Pourquoi cette entreprise ?

Parce que travailler avec la farine de grillon, une protéine alternative écologiquement hyper sensée, mais difficile à vendre vu les préjugés culturels contre les insectes, est un défi de l’avenir.

Les produits

Ces barres Näak ont été mises au point par des sportifs de type extrême, qui aiment bien les sports non traditionnels, en commençant par le triathlon – la course sur piste, très peu pour eux, ils préfèrent courir dans les forêts avec plein de dénivelé. Français d’origine, ils se sont qualifiés en 2015 pour le championnat mondial de triathlon et cherchaient alors de quoi se nourrir écologiquement pendant leurs entraînements. Quelque chose de bien énergétique, mais aussi de responsable d’un point de vue environnemental. C’est là que les amis ont constaté qu’il y avait de la place pour de tels produits sur le marché et que la possibilité de travailler avec la farine de grillon s’est imposée.
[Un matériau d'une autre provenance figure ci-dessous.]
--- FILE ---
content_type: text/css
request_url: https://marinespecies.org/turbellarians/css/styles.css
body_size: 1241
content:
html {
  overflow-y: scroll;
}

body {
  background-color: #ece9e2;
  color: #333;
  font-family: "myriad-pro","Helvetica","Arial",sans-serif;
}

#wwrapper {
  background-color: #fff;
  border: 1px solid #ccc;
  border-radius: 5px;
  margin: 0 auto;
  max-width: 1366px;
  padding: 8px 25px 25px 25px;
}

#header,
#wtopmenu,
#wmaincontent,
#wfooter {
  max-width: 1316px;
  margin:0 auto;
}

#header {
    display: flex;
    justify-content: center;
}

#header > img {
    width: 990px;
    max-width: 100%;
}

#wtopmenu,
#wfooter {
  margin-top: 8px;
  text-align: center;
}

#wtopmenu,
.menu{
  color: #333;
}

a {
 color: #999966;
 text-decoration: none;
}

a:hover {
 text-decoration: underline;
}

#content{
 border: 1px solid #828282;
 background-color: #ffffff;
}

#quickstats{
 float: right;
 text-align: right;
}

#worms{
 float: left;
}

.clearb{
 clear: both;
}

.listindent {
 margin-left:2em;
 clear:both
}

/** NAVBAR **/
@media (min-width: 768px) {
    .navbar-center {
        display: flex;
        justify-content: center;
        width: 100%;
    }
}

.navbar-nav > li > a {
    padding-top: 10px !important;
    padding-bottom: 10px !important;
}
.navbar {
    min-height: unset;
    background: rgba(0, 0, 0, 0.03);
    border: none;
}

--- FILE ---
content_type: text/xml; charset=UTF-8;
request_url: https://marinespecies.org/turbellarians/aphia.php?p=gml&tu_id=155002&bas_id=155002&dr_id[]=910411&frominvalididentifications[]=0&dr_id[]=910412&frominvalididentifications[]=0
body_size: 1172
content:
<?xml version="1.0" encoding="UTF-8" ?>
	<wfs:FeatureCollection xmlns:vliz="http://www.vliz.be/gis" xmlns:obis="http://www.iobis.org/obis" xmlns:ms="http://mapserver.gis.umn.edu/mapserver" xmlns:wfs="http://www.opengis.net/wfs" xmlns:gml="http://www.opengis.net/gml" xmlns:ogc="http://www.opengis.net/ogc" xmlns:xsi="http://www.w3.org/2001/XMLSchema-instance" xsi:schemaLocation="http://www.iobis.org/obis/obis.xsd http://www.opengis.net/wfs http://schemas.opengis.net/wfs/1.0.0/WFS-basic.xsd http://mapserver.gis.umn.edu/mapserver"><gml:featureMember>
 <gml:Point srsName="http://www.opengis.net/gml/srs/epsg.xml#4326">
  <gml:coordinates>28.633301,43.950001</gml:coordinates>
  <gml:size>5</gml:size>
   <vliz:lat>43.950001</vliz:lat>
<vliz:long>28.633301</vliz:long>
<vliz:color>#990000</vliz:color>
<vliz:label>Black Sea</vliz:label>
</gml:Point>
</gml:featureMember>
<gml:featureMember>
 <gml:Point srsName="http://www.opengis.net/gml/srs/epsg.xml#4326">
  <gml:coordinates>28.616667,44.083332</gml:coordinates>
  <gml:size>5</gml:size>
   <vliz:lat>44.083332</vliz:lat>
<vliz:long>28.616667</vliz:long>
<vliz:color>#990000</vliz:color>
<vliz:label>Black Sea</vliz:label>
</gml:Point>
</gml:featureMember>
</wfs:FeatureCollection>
Ces petites bêtes prennent 2000 fois moins d’eau que le bœuf pour la même quantité de protéines et produisent 100 fois moins de gaz à effet de serre… Cette farine est très riche en vitamine B12, en calcium. Le produit a d’abord été mis au point dans une cuisine, testé auprès des copains, vendu en ligne, fabriqué à la mitaine. C’est après en avoir vendu 4000 unités, entre mai et octobre 2016, que les gars ont décidé de se lancer dans la production de masse. Les barres Näak coûtent aujourd’hui 3,29 $ l’unité et il en existe quatre variantes : choco-bananes, choco-orange, coco-macadamia et framboise-abricot. On les trouve d ans les Avril, Tau, Rachelle-Béry, MEC, Sports Experts et compagnie, donc surtout des épiceries de produits naturels ou des boutiques de produits sportifs. Évidemment, les gens de Näak aimeraient être dans les dépanneurs aussi et sont ravis que Circle K ait accepté de tester leurs produits dans quelques commerces de la chaîne en Ontario.

Les gens

L’entreprise, qui compte quatre employés à temps plein et deux à temps partiel, a été mise sur pied par trois partenaires, mais l’un d’eux est parti depuis. Il reste William Walcker, 28 ans, Bourguignon issu d’une famille d’entrepreneurs, et Minh-Anh Pham, 31 ans, du sud de la France. Les deux ont fait des écoles de gestion et de commerce, à Lyon et à Sherbrooke notamment, et se sont connus alors qu’ils travaillaient chez Groupon. Leurs produits sont fabriqués par la société Nutri-France, à Saint-Jean, spécialisée dans la pâte à muffins congelée ! « Ils ont cru en nous dès le début », dit William Walcker. La recette des barres a été mise au point au départ avec l’aide du chef Louis-Philippe Breton, du Pastaga. L’entreprise appartient à William et Minh. Plusieurs acteurs leur ont prêté des fonds, dont la BDC, Futurpreneur Canada, la Fondation Montréal inc., PME Montréal.

Les défis

Le défi premier est évident : faire accepter l’idée de manger des grillons. Ceux-ci sont réduits en poudre fine, et on ne goûte rien de particulier, à part peut-être une subtile amertume, mais l’idée est culturellement difficile à accepter dans les pays du Nord, où on ne mange pas les insectes traditionnellement. (C’est courant dans des dizaines de pays du Sud, en Afrique, en Amérique latine et en Asie.) C’est d’autant plus difficile que ces barres énergétiques sont toutes, de façon générale, conçues plus en fonction des apports nutritionnels que de la gourmandise des clients. « Donc, on a changé nos recettes pour qu’elles soient plus gourmandes », souligne William Walcker. Le but étant d’abord et avant tout de démocratiser et de faire connaître la farine de grillon, l’entreprise a donc opté pour une approche un peu moins nutritionniste qui rapproche la barre du biscuit tendre sucré aux dattes et au sirop d’érable. Les réactions de la clientèle varient beaucoup, explique William. Dans l’Ouest, par exemple, « on a eu beaucoup moins de ark ! ». Les gars font beaucoup de dégustations et de marketing direct dans les événements sportifs et ils comptent sur l’aide de nombreux athlètes porte-parole.

L’avenir

« Les mentalités évoluent vite. Même depuis nos débuts, il y a deux ans, on a vu une différence », souligne William Walcker, qui a espoir de voir leurs marchés s’agrandir. « On a fait pour 60 000 $ de ventes la première année et 250 000 $ la deuxième. » « Et il y a encore tout à faire dans le reste du Canada, où on est vendus seulement dans une trentaine de magasins. » L’entreprise n’est pas encore rentable, mais c’est l’objectif avant la fin de 2018.